(Collected data entries)

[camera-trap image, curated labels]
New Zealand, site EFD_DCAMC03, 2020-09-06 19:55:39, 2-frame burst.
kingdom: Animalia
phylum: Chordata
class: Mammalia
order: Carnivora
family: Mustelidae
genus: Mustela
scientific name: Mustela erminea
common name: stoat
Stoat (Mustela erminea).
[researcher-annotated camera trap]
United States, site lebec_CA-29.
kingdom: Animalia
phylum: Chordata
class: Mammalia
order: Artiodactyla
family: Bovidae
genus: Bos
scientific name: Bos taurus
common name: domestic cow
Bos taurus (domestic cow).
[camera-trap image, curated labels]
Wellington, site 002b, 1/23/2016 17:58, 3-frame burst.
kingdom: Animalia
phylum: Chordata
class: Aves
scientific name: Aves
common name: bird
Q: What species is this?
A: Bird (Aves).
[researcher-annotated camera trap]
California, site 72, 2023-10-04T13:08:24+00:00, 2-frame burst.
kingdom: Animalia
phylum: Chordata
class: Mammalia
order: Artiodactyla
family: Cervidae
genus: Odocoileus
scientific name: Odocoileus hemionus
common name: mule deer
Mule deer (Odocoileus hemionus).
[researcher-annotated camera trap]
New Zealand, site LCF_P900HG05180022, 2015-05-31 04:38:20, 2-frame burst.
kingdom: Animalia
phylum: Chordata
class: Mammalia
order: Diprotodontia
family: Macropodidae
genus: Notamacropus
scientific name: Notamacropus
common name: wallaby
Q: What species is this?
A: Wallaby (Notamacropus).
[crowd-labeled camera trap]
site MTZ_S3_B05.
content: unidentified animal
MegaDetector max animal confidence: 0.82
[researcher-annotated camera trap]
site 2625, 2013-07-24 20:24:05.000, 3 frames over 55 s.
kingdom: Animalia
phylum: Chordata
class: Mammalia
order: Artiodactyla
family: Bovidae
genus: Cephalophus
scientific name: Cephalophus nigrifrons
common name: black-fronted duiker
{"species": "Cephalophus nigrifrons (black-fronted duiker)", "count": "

== THE TASK ==
From the line with "Wellington, site 002b, 1/23/2016" through the final line of the records, return each line exactly. Leave out the rest.

== REPLY TO THE EXERCISE ==
Wellington, site 002b, 1/23/2016 17:58, 3-frame burst.
kingdom: Animalia
phylum: Chordata
class: Aves
scientific name: Aves
common name: bird
Q: What species is this?
A: Bird (Aves).
[researcher-annotated camera trap]
California, site 72, 2023-10-04T13:08:24+00:00, 2-frame burst.
kingdom: Animalia
phylum: Chordata
class: Mammalia
order: Artiodactyla
family: Cervidae
genus: Odocoileus
scientific name: Odocoileus hemionus
common name: mule deer
Mule deer (Odocoileus hemionus).
[researcher-annotated camera trap]
New Zealand, site LCF_P900HG05180022, 2015-05-31 04:38:20, 2-frame burst.
kingdom: Animalia
phylum: Chordata
class: Mammalia
order: Diprotodontia
family: Macropodidae
genus: Notamacropus
scientific name: Notamacropus
common name: wallaby
Q: What species is this?
A: Wallaby (Notamacropus).
[crowd-labeled camera trap]
site MTZ_S3_B05.
content: unidentified animal
MegaDetector max animal confidence: 0.82
[researcher-annotated camera trap]
site 2625, 2013-07-24 20:24:05.000, 3 frames over 55 s.
kingdom: Animalia
phylum: Chordata
class: Mammalia
order: Artiodactyla
family: Bovidae
genus: Cephalophus
scientific name: Cephalophus nigrifrons
common name: black-fronted duiker
{"species": "Cephalophus nigrifrons (black-fronted duiker)", "count": "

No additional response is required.